La croissance de la rémunération totale est attribuable à la hausse des trois principaux facteurs suivants : le salaire moyen, le nombre de personnes salariées et la moyenne d’heures travaillées. En 2023, le nombre de personnes salariées au Canada s’est accru de 476 000, et le nombre d’heures travaillées a légèrement augmenté. Compte tenu de la hausse du nombre de personnes salariées, la rémunération moyenne s’est accrue de 3,6 % en 2023, gain qui demeure inférieur au taux d’inflation de 3,9 %, établi en fonction de la variation sur 12 mois de l’indice des prix à la consommation (IPC). Autrement dit, la hausse de la rémunération totale en 2023 est principalement attribuable au nombre accru de personnes salariées plutôt qu’à une augmentation du nombre d’heures travaillées ou du salaire réel.
Selon les données provinciales, il n’y a qu’en Colombie-Britannique et en Nouvelle-Écosse que la hausse de la rémunération moyenne a surpassée celle de l’IPC. L’Île-du-Prince-Édouard affiche le plus grand écart entre la hausse de la rémunération totale et la hausse du salaire moyen. À l’Île-du-Prince-Édouard, bien que la rémunération totale ait connu une hausse impressionnante de 8,2 %, le salaire moyen n’a augmenté que de 1,5 %, ce qui est de loin inférieur au taux d’inflation.
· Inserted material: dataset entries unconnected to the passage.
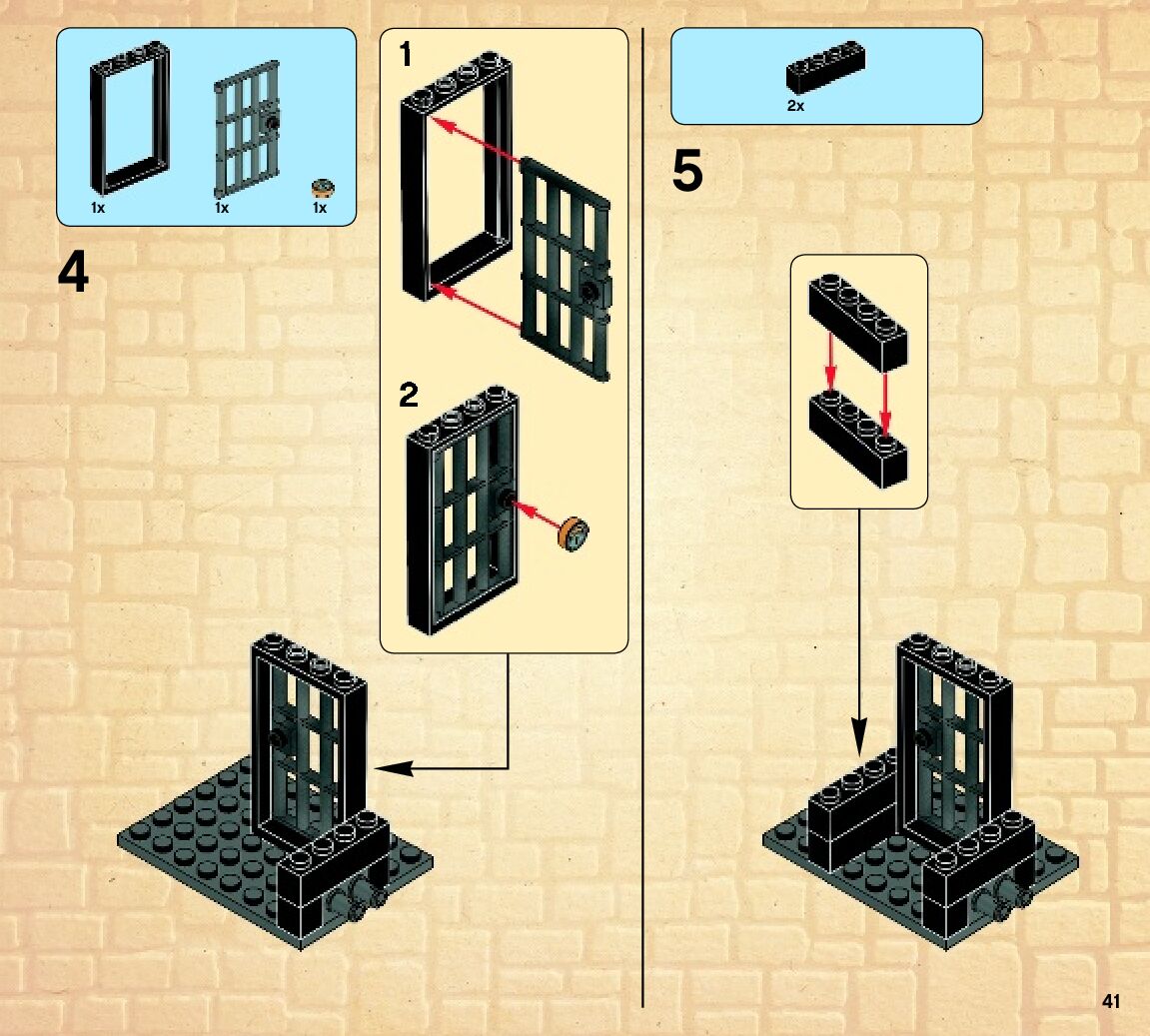 1x
1x
1x

4

1

2

2x

5

41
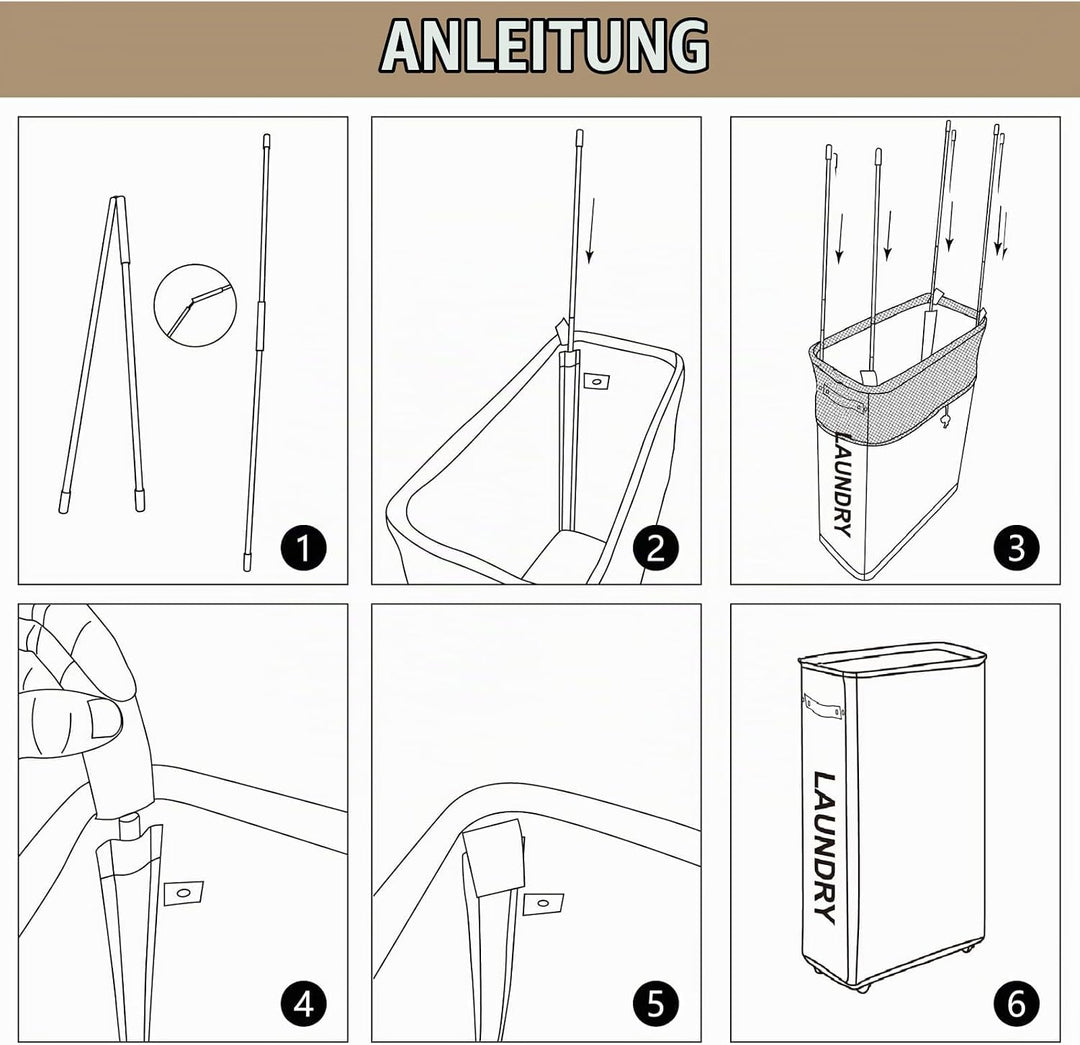 ANLEITUNG

1

2

LAUNDRY

3

4

5

LAUNDRY

6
C’est la Saskatchewan qui affiche la plus faible hausse du salaire moyen par personne salariée, établie à seulement 1,1 %.
Votre propre augmentation de salaire peut être très différente de la moyenne de 3,6 %, car la hausse de la rémunération varie selon les niveaux de revenu. Par exemple, la rémunération annuelle moyenne des personnes salariées provenant des familles aux revenus les plus faibles est passée de 11 000 $, en 2022, à 13 000 $, en 2023, ce qui représente une hausse de 18,6 %. En comparaison, la rémunération annuelle moyenne des personnes salariées se situant au milieu de l’échelle des revenus s’est accrue de seulement 1,5 %, c’est-à-dire d’environ 1 000 $.
Les variations de la rémunération diffèrent beaucoup selon les emplois et les secteurs d’activité. Ainsi, la rémunération moyenne dans les services professionnels, scientifiques et techniques a augmenté de 8,4 % en 2023, tandis que celle dans les industries de l’information et de la culture a diminué de 3,2 %.
De plus, le taux d’accroissement de la rémunération varie énormément quand on tient compte de la hausse du nombre de personnes salariées. Par exemple, la hausse de la rémunération totale était de 9,7 % dans les services publics, mais celle de la rémunération moyenne par personne salariée, nettement inférieure, était de 5,1 %.
Les membres du syndicat doivent se rappeler que, malgré les augmentations de la rémunération totale annoncées dans les médias, les salaires moyens n’ont pas suivi l’inflation. Les données sur la rémunération totale peuvent être utilisées pour manipuler l’opinion des personnes salariées et les inciter à réduire leurs demandes. Les travailleurs et travailleuses ne doivent pas hésiter à exiger des hausses de salaire.